**TEXTE DE LECTURE:**

Que les forces qui soutenaient le régime défunt, pour l’essentiel, attendent les joutes électorales que vous rendrez avec les forces du changement, crédibles, transparentes et libres.
Il faut reconnaître que la défaillance fondamentale de notre système politique, c’étaient la mise à l’écart des partis politiques et les élections truquées depuis bientôt deux décennies.
Ces élections frauduleuses, seules, sont la mère de la déstructuration de l’État malien, dont le corollaire est tout le reste : la corruption, la déliquescence des forces armées et de sécurité, de l’administration, de l’école, de la santé, la justice, de nos institutions et, par-dessus tout, des partis politiques et de la société civile, etc.
Gérez la transition avec le M5-RFP, mais n’acceptez surtout pas qu’on relise la Constitution avant que le peuple malien n’envoie par la voie des urnes ses représentants légitimes. Eux seuls peuvent et doivent parler au nom du peuple malien. Et on ne doit y changer que ce qui sera convenu avec le peuple lors des campagnes électorales et de façon claire et nette. On ne doit plus accepter qu’un homme ou un parti vienne changer la loi fondamentale ou toute autre loi ayant un impact direct et important sur notre vie sans en convenir d’abord avec le peuple. Et cela se passe lors des campagnes électorales. Pas quand on a tripatouillé les élections, quand on a des députés qui vous obéissent au doigt et à l’œil et qui n’ont aucune connaissance de la gravité des textes qu’ils laissent changer ! Cela vaut d’abord et avant tout pour la Constitution. Cela vaut pour le Code de la famille et de la personne, pour la peine de mort, pour le découpage administratif, etc.

**EXTRAIT DES DONNÉES:**
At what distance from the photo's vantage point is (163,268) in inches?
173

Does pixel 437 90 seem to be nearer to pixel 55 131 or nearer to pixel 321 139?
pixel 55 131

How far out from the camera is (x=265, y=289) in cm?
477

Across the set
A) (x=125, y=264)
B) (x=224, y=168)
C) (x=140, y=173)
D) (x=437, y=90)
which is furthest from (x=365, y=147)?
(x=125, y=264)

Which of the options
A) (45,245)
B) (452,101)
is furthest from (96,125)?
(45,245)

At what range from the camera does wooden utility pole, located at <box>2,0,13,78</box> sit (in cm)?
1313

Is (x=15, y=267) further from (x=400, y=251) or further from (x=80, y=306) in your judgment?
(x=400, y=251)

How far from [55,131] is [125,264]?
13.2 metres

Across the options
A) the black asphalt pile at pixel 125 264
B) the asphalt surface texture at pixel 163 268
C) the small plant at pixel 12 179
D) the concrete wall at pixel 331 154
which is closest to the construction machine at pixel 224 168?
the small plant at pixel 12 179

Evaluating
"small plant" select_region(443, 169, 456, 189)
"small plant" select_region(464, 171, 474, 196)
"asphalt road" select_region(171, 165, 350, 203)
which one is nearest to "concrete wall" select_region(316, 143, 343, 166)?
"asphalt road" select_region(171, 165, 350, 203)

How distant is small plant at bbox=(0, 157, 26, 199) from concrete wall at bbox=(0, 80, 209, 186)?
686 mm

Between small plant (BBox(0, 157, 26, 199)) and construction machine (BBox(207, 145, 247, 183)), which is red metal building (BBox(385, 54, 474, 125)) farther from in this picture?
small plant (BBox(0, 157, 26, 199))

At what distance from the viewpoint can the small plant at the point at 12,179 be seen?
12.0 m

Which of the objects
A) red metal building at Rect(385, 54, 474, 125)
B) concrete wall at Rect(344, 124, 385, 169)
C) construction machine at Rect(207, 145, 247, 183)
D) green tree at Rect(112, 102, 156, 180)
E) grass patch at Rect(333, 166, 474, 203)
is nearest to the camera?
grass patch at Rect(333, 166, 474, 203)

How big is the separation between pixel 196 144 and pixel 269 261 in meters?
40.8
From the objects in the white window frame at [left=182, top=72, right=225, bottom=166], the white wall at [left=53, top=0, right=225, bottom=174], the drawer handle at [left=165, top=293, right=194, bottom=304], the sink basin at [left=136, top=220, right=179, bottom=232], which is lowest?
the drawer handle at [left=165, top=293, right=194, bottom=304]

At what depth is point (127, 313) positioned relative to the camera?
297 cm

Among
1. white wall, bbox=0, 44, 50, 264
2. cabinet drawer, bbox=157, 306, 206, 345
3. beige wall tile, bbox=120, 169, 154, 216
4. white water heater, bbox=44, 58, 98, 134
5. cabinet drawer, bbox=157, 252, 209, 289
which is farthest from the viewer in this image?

**ÉNONCÉ DU PROBLÈME:** Pouvez-vous recopier mot pour mot, dans le texte sur la transition au Mali, tout ce qui va de « Ces élections frauduleuses, seules, sont » jusqu'à « société civile, etc. » ?

**RÉPONSE:**
Ces élections frauduleuses, seules, sont la mère de la déstructuration de l’État malien, dont le corollaire est tout le reste : la corruption, la déliquescence des forces armées et de sécurité, de l’administration, de l’école, de la santé, la justice, de nos institutions et, par-dessus tout, des partis politiques et de la société civile, etc.